(MATERIALS PROVIDED begins)

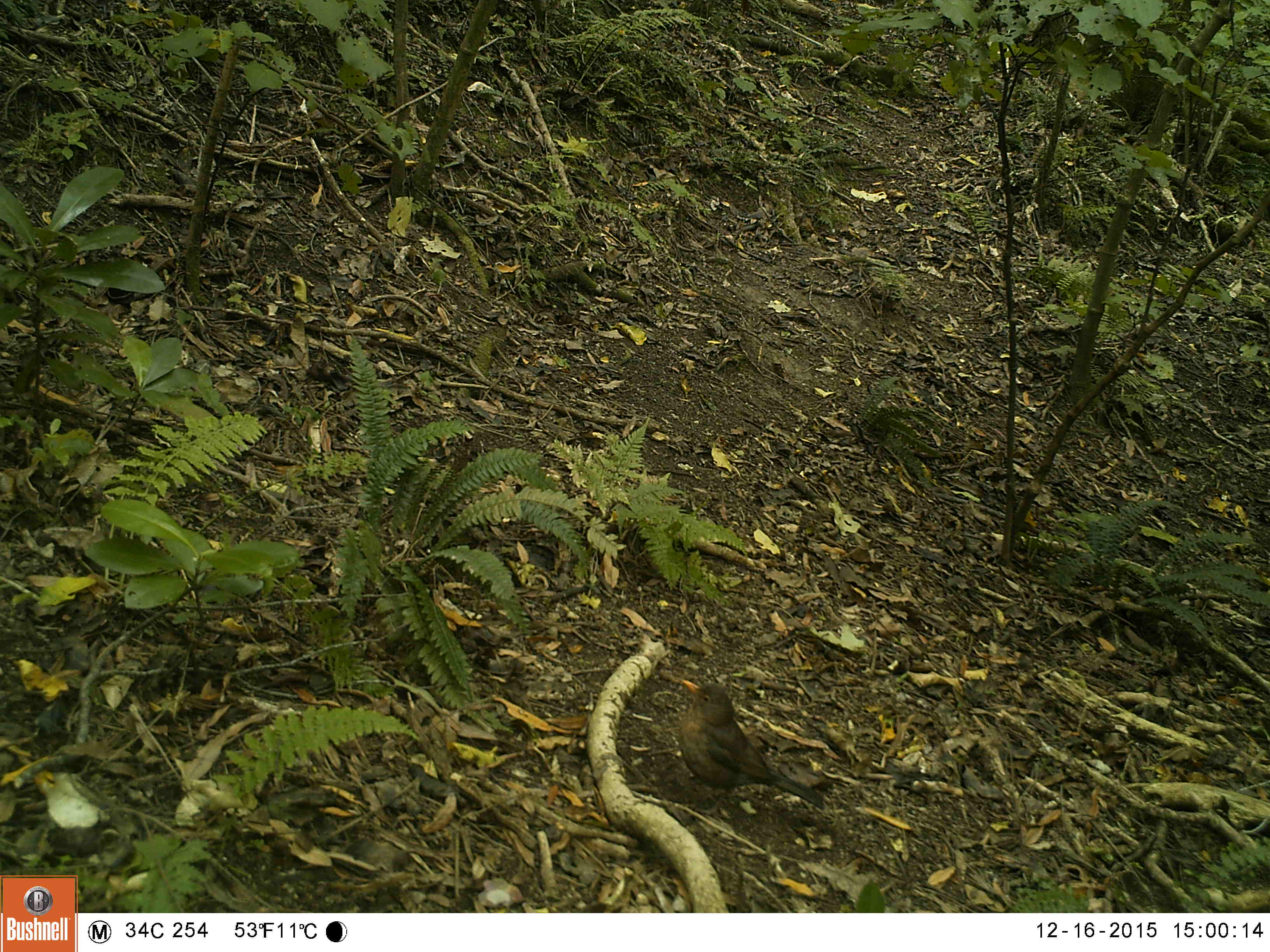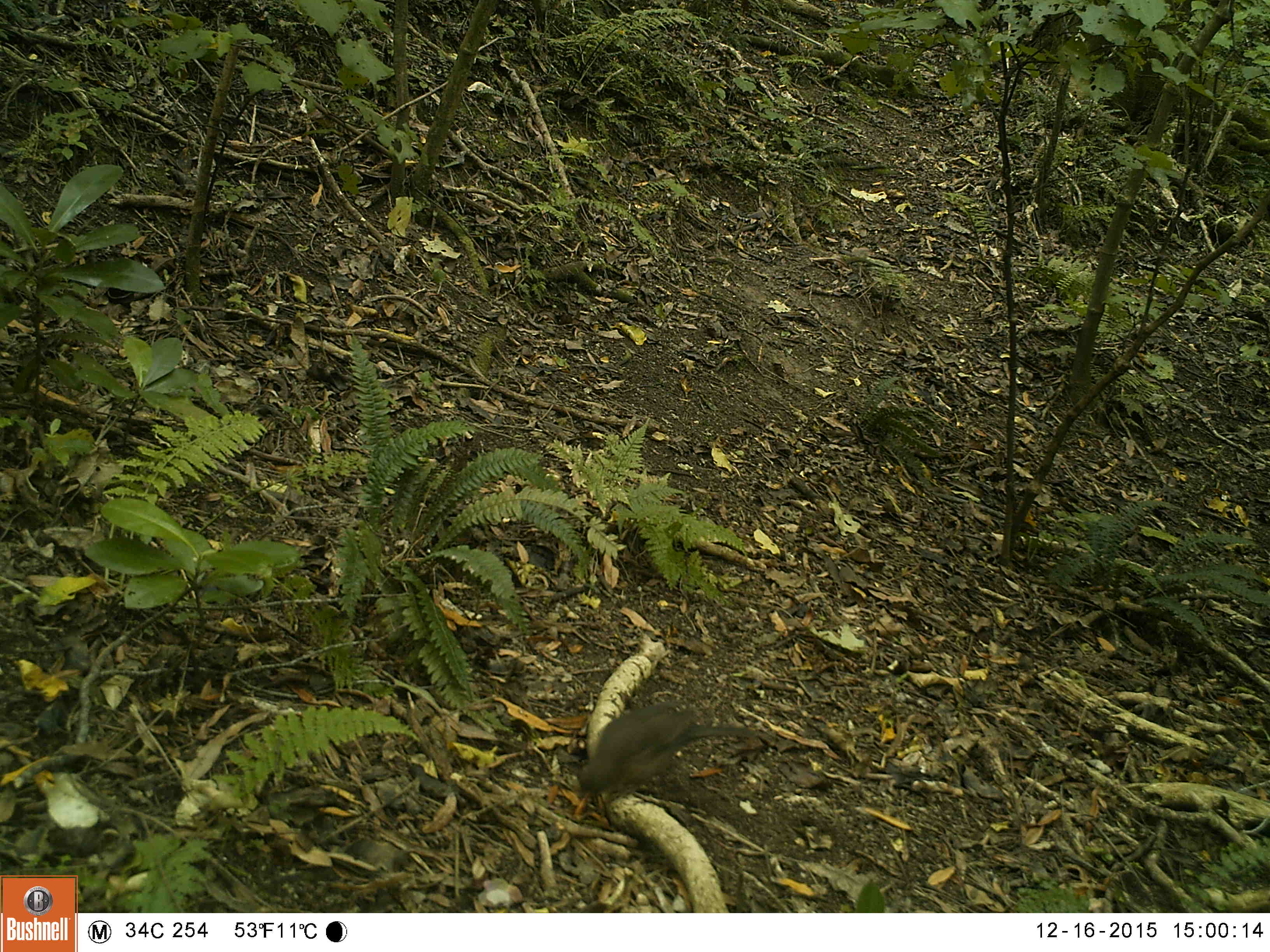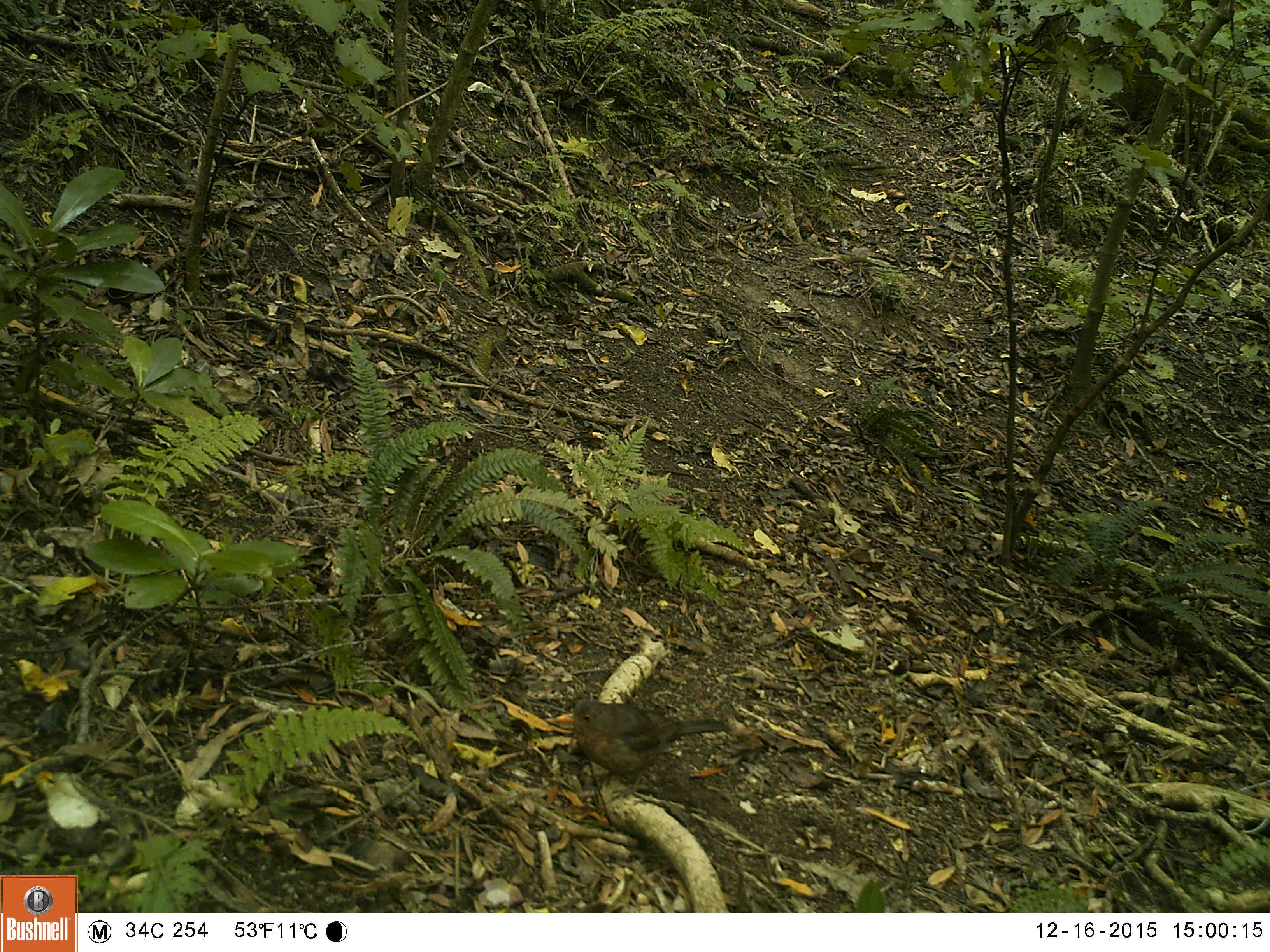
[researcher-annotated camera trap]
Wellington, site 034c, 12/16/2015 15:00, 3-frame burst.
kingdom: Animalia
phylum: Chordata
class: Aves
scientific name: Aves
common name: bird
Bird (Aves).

(MATERIALS PROVIDED ends)
(MATERIALS PROVIDED begins)

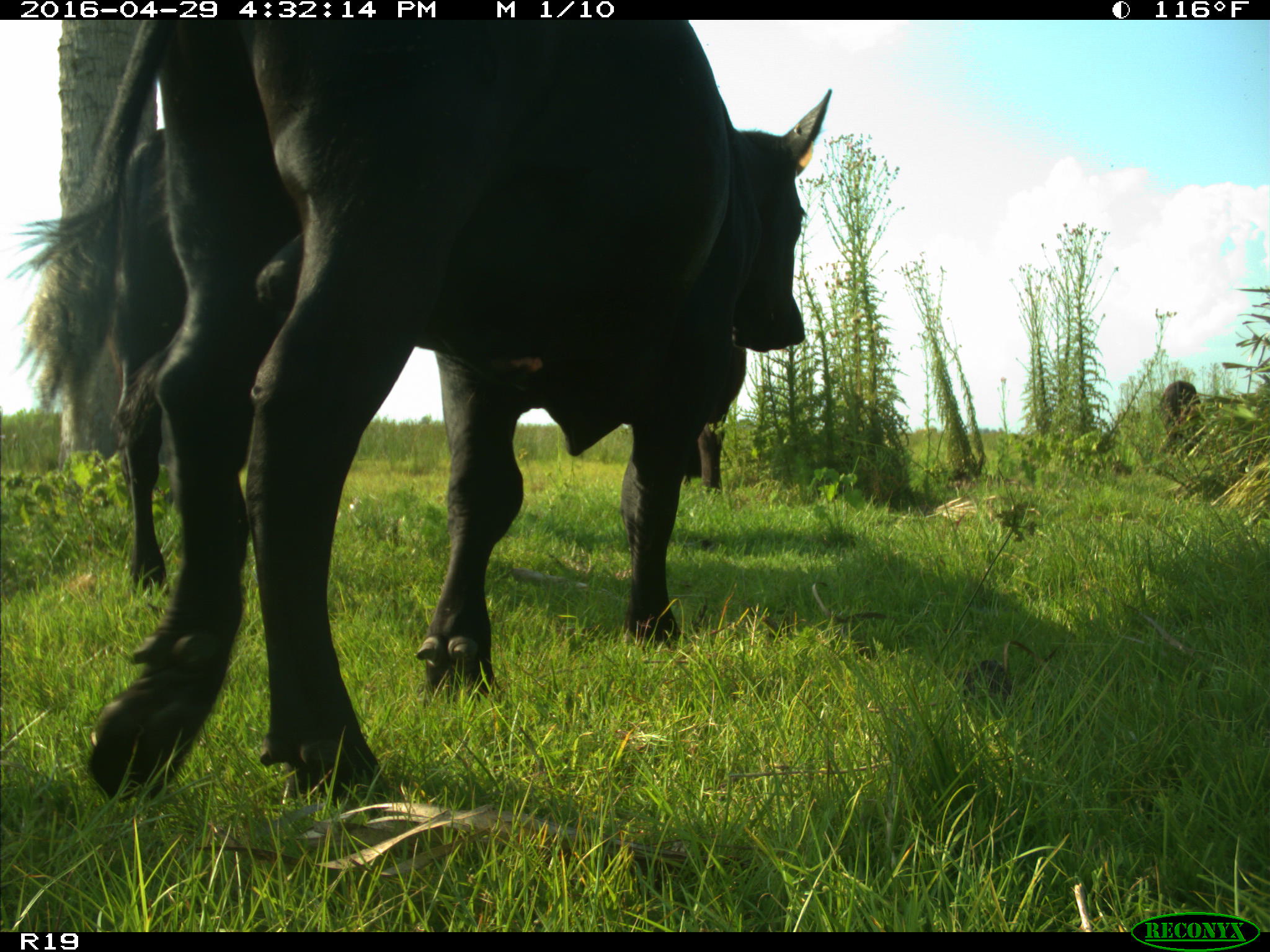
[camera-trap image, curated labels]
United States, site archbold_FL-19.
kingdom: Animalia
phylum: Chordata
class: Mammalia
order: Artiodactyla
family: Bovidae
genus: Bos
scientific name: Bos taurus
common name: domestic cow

(MATERIALS PROVIDED ends)

*WHAT TO PRODUCE*: Sift the data above for lines with "camera", then copy each one.

*RESPONSE AREA*:
[researcher-annotated camera trap]
[camera-trap image, curated labels]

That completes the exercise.